**Sezione del documento**
--

Sentenza Sentenza Cassazione Penale n. 11435 del 09/02/2017

Penale Sent. Sez. 4 Num. 11435 Anno 2017
Presidente: ROMIS VINCENZO
Relatore: CENCI DANIELE

SENTENZA

sul ricorso proposto da:
A.A.
avverso la sentenza n. 2343/2016 CORTE APPELLO di BOLOGNA,
del 01/07/2016
visti gli atti, la sentenza e il ricorso
udita in PUBBLICA UDIENZA del 09/02/2017 la relazione fatta dal
Consigliere Dott. DANIELE CENCI
Udito il Procuratore Generale in persona del Dott.

Data Udienza: 09/02/2017

RITENUTO IN FATTO

1.La Corte di appello di Bologna il 1° luglio 2016 ha integralmente
confermato la sentenza, appellata dall’imputato, con la quale il 10 novembre
2014 il Tribunale di Reggio Emilia aveva riconosciuto A.A. responsabile
del reato di guida in stato di ebrezza alcoolica (valore 0,96 grammi / litro),
provocando un incidente stradale, in tempo di notte, fatto contestato come
commesso il 18 marzo 2012.

La notte del 18 marzo 2012 una guardia giurata, Romeo Guida, avvisava i
Carabinieri di avere notato una Fiat Panda, uscita di strada, ferma in un fosso e
di avere visto allontanarsi frettolosamente una persona, che descriveva come un
ragazzo alto circa 170 centimetri, magro, vestito con dei jeans ed una giacca.

--

**Consegna scritta A**
Ripeta fedelmente le righe delle voci, a partire dalla prima fino alla riga che contiene "leukocyte locations = approximate", quest'ultima compresa.
La sentenza e le voci non hanno alcun legame tra loro.

**Dati in ingresso**
--

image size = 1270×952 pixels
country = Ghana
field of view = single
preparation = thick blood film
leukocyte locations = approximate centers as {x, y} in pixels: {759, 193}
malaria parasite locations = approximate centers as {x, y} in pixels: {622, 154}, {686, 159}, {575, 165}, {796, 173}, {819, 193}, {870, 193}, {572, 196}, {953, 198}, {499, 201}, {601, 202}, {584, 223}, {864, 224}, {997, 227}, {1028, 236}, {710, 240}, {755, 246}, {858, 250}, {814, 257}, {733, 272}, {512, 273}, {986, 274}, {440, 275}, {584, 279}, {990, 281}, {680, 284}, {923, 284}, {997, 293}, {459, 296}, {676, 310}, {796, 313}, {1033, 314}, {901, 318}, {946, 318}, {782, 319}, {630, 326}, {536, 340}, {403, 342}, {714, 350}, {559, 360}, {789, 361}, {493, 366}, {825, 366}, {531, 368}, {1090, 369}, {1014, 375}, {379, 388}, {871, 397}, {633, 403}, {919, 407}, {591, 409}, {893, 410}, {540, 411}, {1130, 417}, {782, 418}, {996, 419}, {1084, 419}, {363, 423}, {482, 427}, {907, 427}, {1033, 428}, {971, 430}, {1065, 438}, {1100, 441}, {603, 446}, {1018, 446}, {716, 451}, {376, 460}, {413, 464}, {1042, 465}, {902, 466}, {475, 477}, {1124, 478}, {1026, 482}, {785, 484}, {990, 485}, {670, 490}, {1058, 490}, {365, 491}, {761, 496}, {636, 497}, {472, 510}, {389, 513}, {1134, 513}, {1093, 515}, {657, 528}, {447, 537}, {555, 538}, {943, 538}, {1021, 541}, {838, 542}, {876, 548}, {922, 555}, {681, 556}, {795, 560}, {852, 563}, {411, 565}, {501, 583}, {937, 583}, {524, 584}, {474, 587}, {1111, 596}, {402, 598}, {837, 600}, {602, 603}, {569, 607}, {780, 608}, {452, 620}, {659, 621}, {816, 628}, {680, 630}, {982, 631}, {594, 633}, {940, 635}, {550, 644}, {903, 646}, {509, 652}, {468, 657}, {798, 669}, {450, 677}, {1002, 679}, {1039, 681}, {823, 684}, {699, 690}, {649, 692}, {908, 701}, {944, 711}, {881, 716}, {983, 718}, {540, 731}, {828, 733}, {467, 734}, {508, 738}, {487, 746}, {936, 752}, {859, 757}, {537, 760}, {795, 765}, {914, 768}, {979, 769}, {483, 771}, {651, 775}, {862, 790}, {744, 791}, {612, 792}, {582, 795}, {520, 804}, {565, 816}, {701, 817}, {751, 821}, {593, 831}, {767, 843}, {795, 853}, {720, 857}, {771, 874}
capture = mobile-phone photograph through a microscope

--

**Consegna scritta B**
Riproduca fedelmente il passo della sentenza da "1.La Corte di" fino a "18 marzo 2012.", incluso.

**Risposta alla consegna A**
image size = 1270×952 pixels
country = Ghana
field of view = single
preparation = thick blood film
leukocyte locations = approximate centers as {x, y} in pixels: {759, 193}

**Risposta alla consegna B**
1.La Corte di appello di Bologna il 1° luglio 2016 ha integralmente
confermato la sentenza, appellata dall’imputato, con la quale il 10 novembre
2014 il Tribunale di Reggio Emilia aveva riconosciuto A.A. responsabile
del reato di guida in stato di ebrezza alcoolica (valore 0,96 grammi / litro),
provocando un incidente stradale, in tempo di notte, fatto contestato come
commesso il 18 marzo 2012.